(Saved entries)
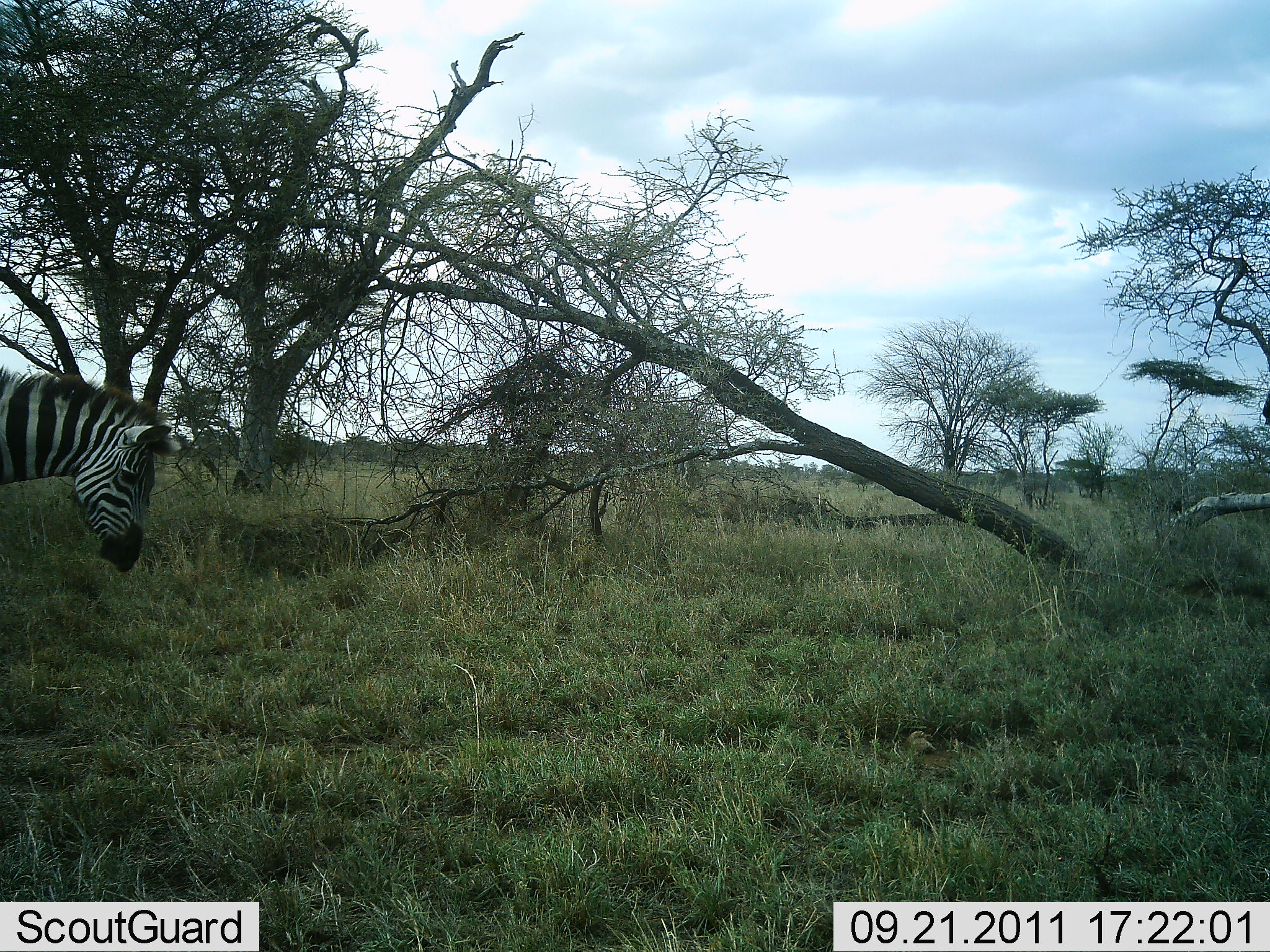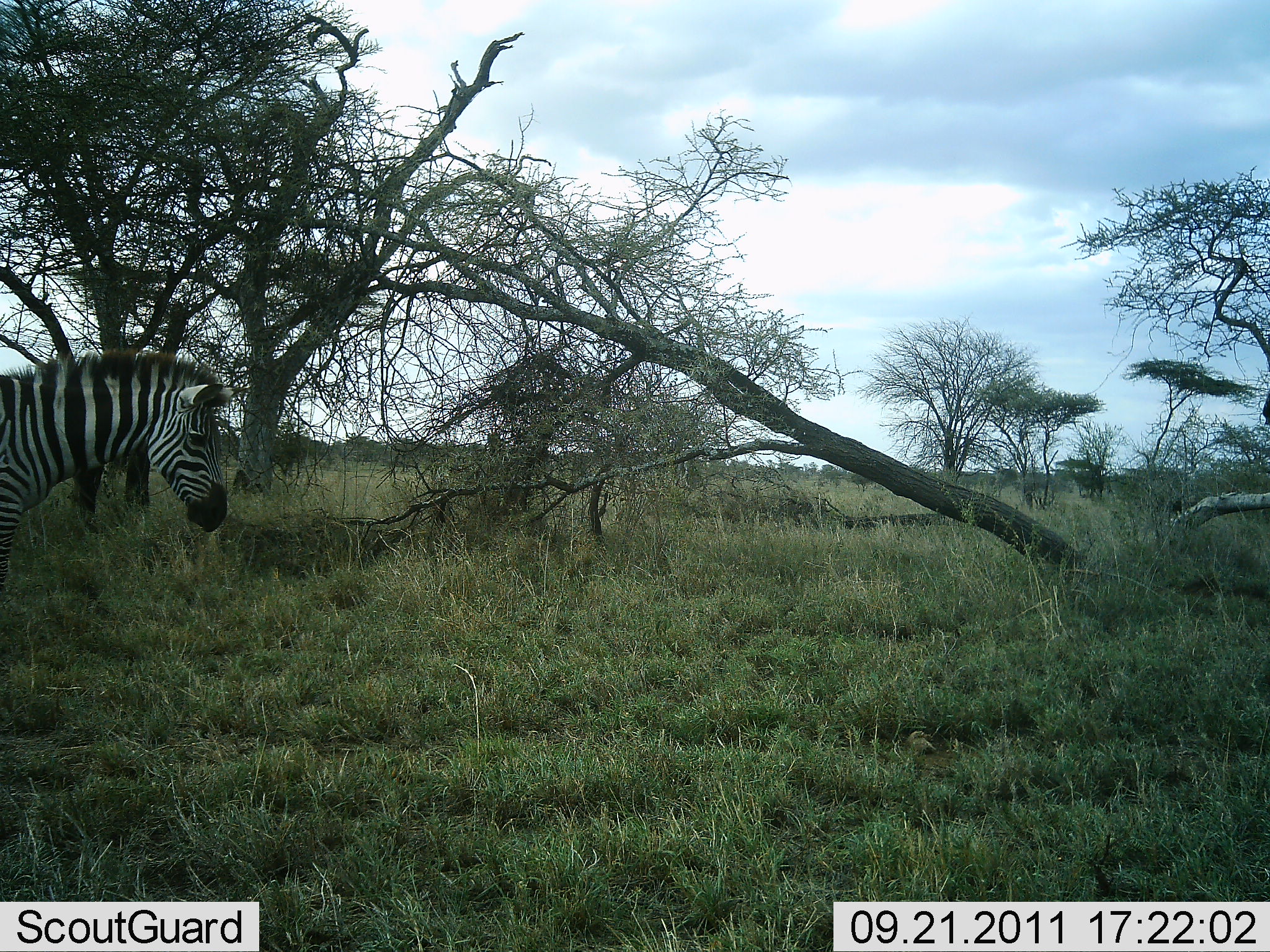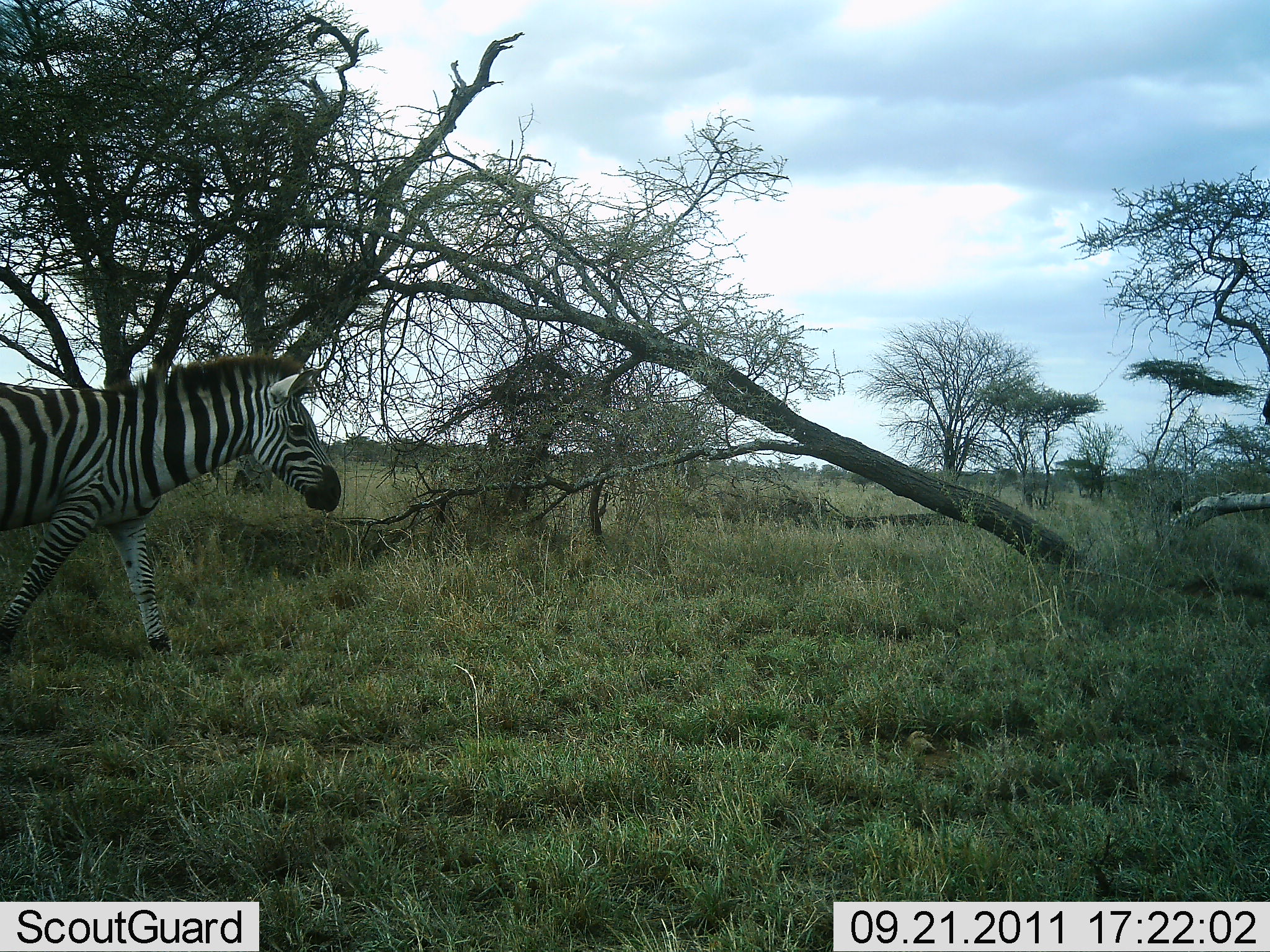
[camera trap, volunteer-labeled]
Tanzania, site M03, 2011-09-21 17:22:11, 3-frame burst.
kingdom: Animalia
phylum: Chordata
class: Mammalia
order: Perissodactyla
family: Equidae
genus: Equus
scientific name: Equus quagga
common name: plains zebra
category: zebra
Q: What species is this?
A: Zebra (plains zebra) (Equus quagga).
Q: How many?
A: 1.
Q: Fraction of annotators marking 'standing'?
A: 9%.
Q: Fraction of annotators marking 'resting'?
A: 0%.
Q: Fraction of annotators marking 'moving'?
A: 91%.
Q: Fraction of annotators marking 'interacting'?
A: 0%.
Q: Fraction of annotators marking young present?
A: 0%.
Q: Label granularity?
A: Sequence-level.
--
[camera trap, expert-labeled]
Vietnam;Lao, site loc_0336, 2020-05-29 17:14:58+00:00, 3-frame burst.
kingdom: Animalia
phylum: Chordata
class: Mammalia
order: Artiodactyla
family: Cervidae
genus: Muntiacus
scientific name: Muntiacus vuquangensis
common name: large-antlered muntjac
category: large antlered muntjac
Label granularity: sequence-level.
...
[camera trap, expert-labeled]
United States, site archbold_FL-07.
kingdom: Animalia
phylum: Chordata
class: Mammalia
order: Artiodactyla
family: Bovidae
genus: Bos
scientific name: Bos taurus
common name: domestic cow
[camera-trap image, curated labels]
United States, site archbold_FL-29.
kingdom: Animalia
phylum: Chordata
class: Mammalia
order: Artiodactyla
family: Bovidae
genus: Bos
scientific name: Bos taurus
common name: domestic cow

EXERCISE INSTRUCTIONS => All that is needed is the exact run of lines above from the line containing "[camera trap, volunteer-labeled]" through the line containing "A: Sequence-level.", both of them included.

FINAL ANSWER =>
[camera trap, volunteer-labeled]
Tanzania, site M03, 2011-09-21 17:22:11, 3-frame burst.
kingdom: Animalia
phylum: Chordata
class: Mammalia
order: Perissodactyla
family: Equidae
genus: Equus
scientific name: Equus quagga
common name: plains zebra
category: zebra
Q: What species is this?
A: Zebra (plains zebra) (Equus quagga).
Q: How many?
A: 1.
Q: Fraction of annotators marking 'standing'?
A: 9%.
Q: Fraction of annotators marking 'resting'?
A: 0%.
Q: Fraction of annotators marking 'moving'?
A: 91%.
Q: Fraction of annotators marking 'interacting'?
A: 0%.
Q: Fraction of annotators marking young present?
A: 0%.
Q: Label granularity?
A: Sequence-level.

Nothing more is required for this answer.